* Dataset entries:
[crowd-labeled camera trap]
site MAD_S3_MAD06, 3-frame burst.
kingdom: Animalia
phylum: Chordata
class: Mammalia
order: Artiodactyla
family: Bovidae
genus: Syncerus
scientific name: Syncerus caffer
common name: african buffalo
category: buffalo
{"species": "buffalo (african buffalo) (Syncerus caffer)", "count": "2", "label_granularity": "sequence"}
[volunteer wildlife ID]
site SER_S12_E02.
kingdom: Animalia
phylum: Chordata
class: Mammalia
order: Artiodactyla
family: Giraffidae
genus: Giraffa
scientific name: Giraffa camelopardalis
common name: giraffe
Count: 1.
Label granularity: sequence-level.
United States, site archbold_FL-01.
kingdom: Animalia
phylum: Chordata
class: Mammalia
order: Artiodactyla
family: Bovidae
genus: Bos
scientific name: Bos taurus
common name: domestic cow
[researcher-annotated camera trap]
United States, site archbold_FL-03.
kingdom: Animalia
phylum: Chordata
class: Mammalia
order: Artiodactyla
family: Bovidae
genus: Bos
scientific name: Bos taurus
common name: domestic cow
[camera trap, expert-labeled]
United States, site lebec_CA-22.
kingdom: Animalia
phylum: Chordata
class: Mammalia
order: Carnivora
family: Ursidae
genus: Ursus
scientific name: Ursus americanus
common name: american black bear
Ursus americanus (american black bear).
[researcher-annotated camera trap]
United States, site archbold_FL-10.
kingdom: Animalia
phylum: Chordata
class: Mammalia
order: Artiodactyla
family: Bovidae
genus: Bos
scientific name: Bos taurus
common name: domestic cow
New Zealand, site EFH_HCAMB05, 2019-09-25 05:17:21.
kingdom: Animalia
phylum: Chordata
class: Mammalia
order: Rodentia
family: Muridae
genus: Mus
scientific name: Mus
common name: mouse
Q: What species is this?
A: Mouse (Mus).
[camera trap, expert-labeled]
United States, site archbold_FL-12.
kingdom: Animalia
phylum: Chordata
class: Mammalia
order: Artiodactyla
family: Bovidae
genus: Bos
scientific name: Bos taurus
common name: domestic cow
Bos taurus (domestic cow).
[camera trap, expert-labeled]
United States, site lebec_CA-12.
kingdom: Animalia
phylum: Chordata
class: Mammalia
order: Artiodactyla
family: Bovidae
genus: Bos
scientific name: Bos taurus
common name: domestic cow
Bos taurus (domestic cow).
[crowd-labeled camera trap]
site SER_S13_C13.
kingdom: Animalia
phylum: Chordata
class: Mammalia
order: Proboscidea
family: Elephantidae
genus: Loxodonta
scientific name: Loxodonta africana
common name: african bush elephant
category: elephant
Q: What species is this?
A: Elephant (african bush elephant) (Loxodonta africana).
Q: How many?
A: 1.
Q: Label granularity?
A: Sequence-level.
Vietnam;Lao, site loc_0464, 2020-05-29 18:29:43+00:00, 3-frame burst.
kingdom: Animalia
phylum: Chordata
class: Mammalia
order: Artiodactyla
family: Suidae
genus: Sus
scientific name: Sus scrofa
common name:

* Exercise aim: Reproduce the data in full, exactly as presented.

* Response to this exercise:
[crowd-labeled camera trap]
site MAD_S3_MAD06, 3-frame burst.
kingdom: Animalia
phylum: Chordata
class: Mammalia
order: Artiodactyla
family: Bovidae
genus: Syncerus
scientific name: Syncerus caffer
common name: african buffalo
category: buffalo
{"species": "buffalo (african buffalo) (Syncerus caffer)", "count": "2", "label_granularity": "sequence"}
[volunteer wildlife ID]
site SER_S12_E02.
kingdom: Animalia
phylum: Chordata
class: Mammalia
order: Artiodactyla
family: Giraffidae
genus: Giraffa
scientific name: Giraffa camelopardalis
common name: giraffe
Count: 1.
Label granularity: sequence-level.
United States, site archbold_FL-01.
kingdom: Animalia
phylum: Chordata
class: Mammalia
order: Artiodactyla
family: Bovidae
genus: Bos
scientific name: Bos taurus
common name: domestic cow
[researcher-annotated camera trap]
United States, site archbold_FL-03.
kingdom: Animalia
phylum: Chordata
class: Mammalia
order: Artiodactyla
family: Bovidae
genus: Bos
scientific name: Bos taurus
common name: domestic cow
[camera trap, expert-labeled]
United States, site lebec_CA-22.
kingdom: Animalia
phylum: Chordata
class: Mammalia
order: Carnivora
family: Ursidae
genus: Ursus
scientific name: Ursus americanus
common name: american black bear
Ursus americanus (american black bear).
[researcher-annotated camera trap]
United States, site archbold_FL-10.
kingdom: Animalia
phylum: Chordata
class: Mammalia
order: Artiodactyla
family: Bovidae
genus: Bos
scientific name: Bos taurus
common name: domestic cow
New Zealand, site EFH_HCAMB05, 2019-09-25 05:17:21.
kingdom: Animalia
phylum: Chordata
class: Mammalia
order: Rodentia
family: Muridae
genus: Mus
scientific name: Mus
common name: mouse
Q: What species is this?
A: Mouse (Mus).
[camera trap, expert-labeled]
United States, site archbold_FL-12.
kingdom: Animalia
phylum: Chordata
class: Mammalia
order: Artiodactyla
family: Bovidae
genus: Bos
scientific name: Bos taurus
common name: domestic cow
Bos taurus (domestic cow).
[camera trap, expert-labeled]
United States, site lebec_CA-12.
kingdom: Animalia
phylum: Chordata
class: Mammalia
order: Artiodactyla
family: Bovidae
genus: Bos
scientific name: Bos taurus
common name: domestic cow
Bos taurus (domestic cow).
[crowd-labeled camera trap]
site SER_S13_C13.
kingdom: Animalia
phylum: Chordata
class: Mammalia
order: Proboscidea
family: Elephantidae
genus: Loxodonta
scientific name: Loxodonta africana
common name: african bush elephant
category: elephant
Q: What species is this?
A: Elephant (african bush elephant) (Loxodonta africana).
Q: How many?
A: 1.
Q: Label granularity?
A: Sequence-level.
Vietnam;Lao, site loc_0464, 2020-05-29 18:29:43+00:00, 3-frame burst.
kingdom: Animalia
phylum: Chordata
class: Mammalia
order: Artiodactyla
family: Suidae
genus: Sus
scientific name: Sus scrofa
common name:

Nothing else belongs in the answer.